Harvesters of various configurations, including sugarcane harvesters, have harvesting systems of various types. Harvesting systems for a sugarcane harvester, for example, include assemblies or devices for cutting, chopping, sorting, transporting, and otherwise gathering and processing sugarcane plants. Typical harvesting assemblies, in different embodiments, include a basecutter, feed rollers, and cutting drums.

To actively harvest crops, the sugarcane harvester gathers and processes material from rows of sugarcane plants. In the case of one type of sugarcane harvester, the sugarcane stalks are cut from the ground and gathered by the basecutter. Once cut, the gathered sugarcane stalks are cut into billets that move through a loading elevator to an elevator discharge, where the cut sugarcane stalks are discharged to a collector, such as the sugarcane wagon. Leaves, trash, and other debris are separated from the billets and ejected onto the field.

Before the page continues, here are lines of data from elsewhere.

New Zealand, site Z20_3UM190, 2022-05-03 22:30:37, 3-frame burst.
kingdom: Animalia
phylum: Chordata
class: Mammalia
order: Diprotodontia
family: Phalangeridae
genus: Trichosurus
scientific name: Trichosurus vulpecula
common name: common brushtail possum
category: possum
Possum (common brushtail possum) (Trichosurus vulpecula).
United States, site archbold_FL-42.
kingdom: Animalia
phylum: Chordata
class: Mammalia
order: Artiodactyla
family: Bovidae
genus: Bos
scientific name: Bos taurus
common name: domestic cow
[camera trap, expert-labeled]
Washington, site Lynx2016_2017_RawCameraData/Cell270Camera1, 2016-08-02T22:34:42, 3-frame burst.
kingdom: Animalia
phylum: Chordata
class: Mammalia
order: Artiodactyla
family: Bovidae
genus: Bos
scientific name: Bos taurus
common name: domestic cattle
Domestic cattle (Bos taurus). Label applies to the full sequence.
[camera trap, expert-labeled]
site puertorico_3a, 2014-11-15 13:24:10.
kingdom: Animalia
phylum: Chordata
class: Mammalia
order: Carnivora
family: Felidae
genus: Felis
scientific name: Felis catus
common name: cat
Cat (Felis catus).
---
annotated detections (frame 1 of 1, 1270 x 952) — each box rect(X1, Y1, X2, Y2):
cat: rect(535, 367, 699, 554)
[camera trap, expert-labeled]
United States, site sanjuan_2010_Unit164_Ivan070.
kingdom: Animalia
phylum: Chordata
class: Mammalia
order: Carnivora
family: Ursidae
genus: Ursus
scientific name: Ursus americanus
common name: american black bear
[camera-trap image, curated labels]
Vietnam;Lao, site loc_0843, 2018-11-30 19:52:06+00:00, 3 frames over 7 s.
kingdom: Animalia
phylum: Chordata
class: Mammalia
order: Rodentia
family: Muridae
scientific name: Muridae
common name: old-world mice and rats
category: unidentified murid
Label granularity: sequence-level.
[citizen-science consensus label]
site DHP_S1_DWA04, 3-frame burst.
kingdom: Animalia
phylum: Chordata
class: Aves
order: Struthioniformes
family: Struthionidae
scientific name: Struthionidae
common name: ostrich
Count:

In various harvesters, harvesting assemblies are hydraulically powered by an engine-driven pump or electrically powered by a generator or other electrical power supply. The harvesting assemblies include rotating drums that move the cut stalks toward a chopper. The rotating drums are driven by a hydraulic motor or an electric motor that rotationally drives the roller to continuously move the billets to the wagon or other container. The motors include splines that engage the roller to drive the roller about a rotation axis.

In one or more embodiments, the basecutter is a subassembly of parts supported by a frame, i.e. a basecutter frame, which is operatively connected to a main frame during manufacture. The basecutter frame and the main frame are joined during a manufacturing process with other subassemblies that include additional parts and components to complete the sugarcane harvester.

In one embodiment, due to the size of the mainframe, the mainframe remains stationary while the basecutter assembly and other subassemblies are moved to the mainframe to complete assembly of the sugarcane harvester. While moving the basecutter assembly to the mainframe can be achieved in a relatively straightforward manner, completing the connection of the basecutter assembly to the main frame can be difficult, due to the limited access to connection locations.

What is needed therefore is a frame coupling system that reduces the time spent connecting subassemblies and improves the positioning of adjacent subassemblies during the manufacturing process.

SUMMARY

In one embodiment, there is provided a sugarcane harvester for harvesting sugarcane including a main frame, a basecutter frame, and a coupler configured to couple the main frame to the basecutter frame. The coupler includes a leg rotatably coupled to and extending from one of the main frame or the basecutter frame. A receiver is fixedly coupled to the other of the main frame or the basecutter frame. A catch is located at the receiver, wherein the catch engages the leg to locate the main frame at a fixed distance with the basecutter frame.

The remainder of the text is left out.